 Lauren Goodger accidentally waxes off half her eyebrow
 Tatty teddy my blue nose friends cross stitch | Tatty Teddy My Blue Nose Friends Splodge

★ ★ ★

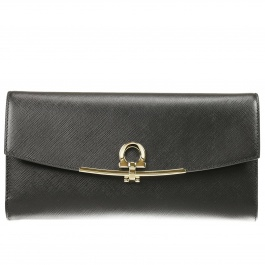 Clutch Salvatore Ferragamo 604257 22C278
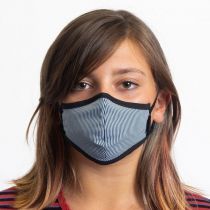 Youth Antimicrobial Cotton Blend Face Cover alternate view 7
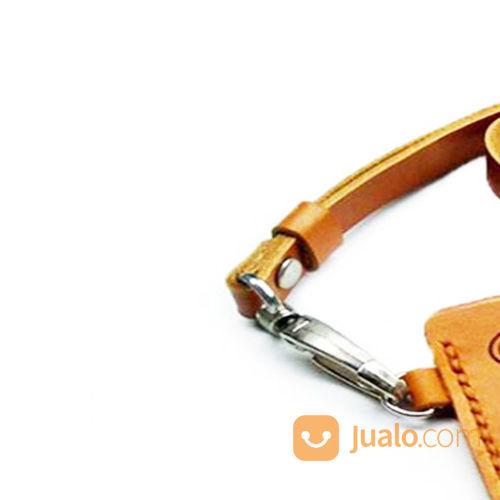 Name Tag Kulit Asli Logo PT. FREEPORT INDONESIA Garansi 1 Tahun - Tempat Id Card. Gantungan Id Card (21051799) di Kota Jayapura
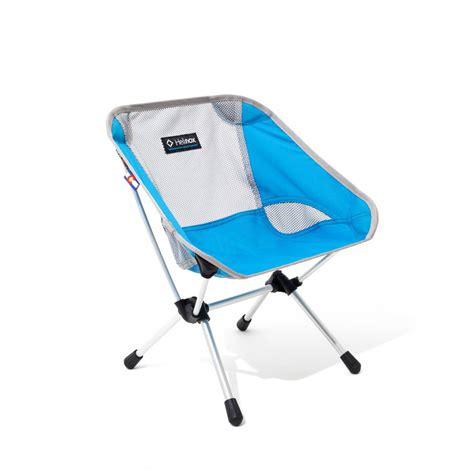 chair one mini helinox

★ ★ ★

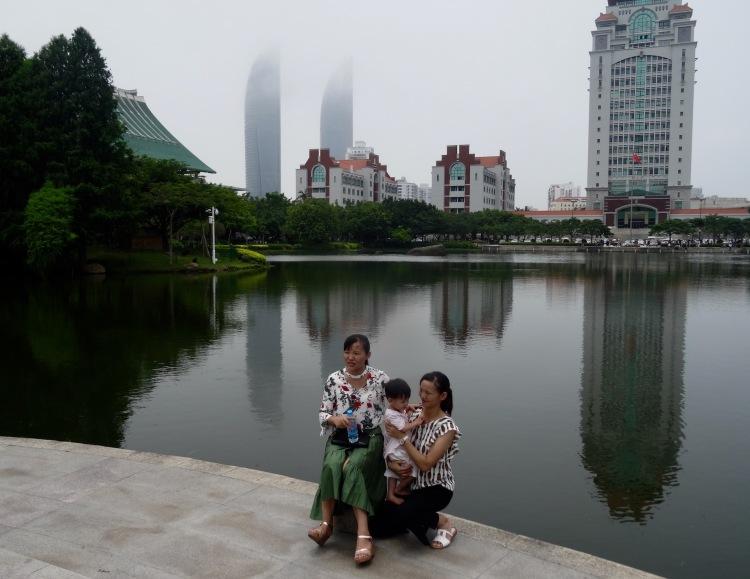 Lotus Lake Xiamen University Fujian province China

★ ★ ★

§ What you should do
What should come back is an exact copy of the lines above from the line with "Clutch Salvatore Ferragamo 604257 22C278" to the line with "chair one mini helinox", both included, minus the pictures.

§ Answer to the exercise
 Clutch Salvatore Ferragamo 604257 22C278
 Youth Antimicrobial Cotton Blend Face Cover alternate view 7
 Name Tag Kulit Asli Logo PT. FREEPORT INDONESIA Garansi 1 Tahun - Tempat Id Card. Gantungan Id Card (21051799) di Kota Jayapura
 chair one mini helinox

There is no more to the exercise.